## Prompt
Repeat verbatim, and only, the lines of the data below, beginning at the line that contains "GN-1800工廠噴霧降塵系統設備" and stopping after the line that contains "Anatomy of a Terrorist Attack".

____ Record set

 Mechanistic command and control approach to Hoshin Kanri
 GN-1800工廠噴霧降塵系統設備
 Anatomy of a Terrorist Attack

________
____ Record set

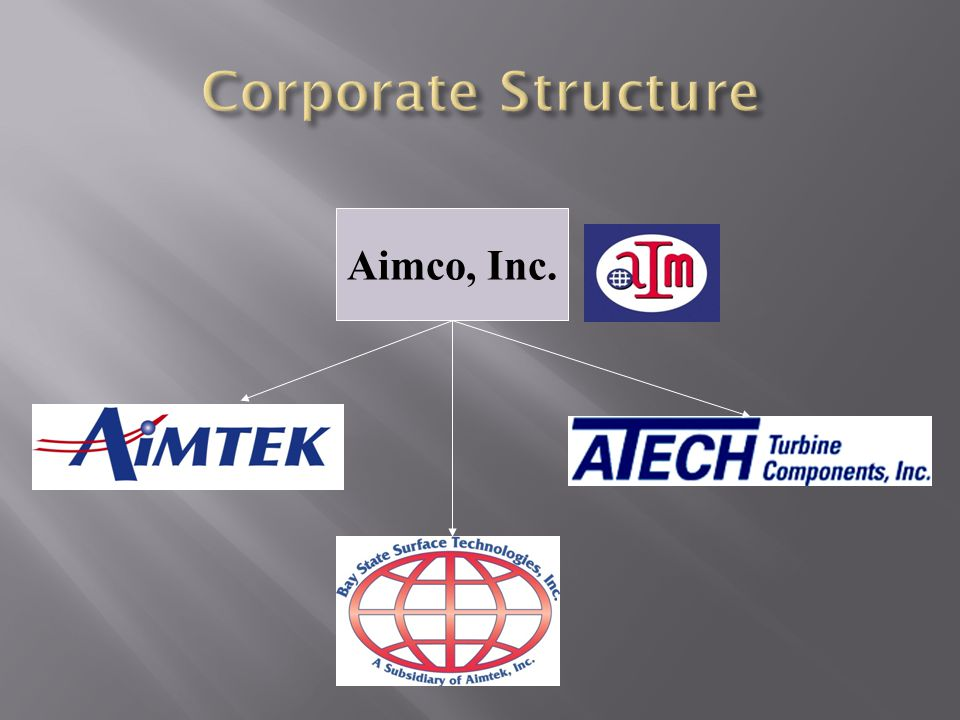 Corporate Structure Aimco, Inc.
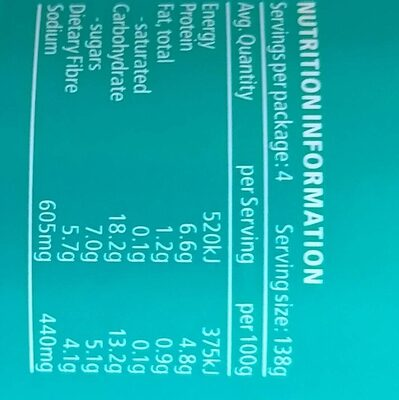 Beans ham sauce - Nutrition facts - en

________

## Output
 GN-1800工廠噴霧降塵系統設備
 Anatomy of a Terrorist Attack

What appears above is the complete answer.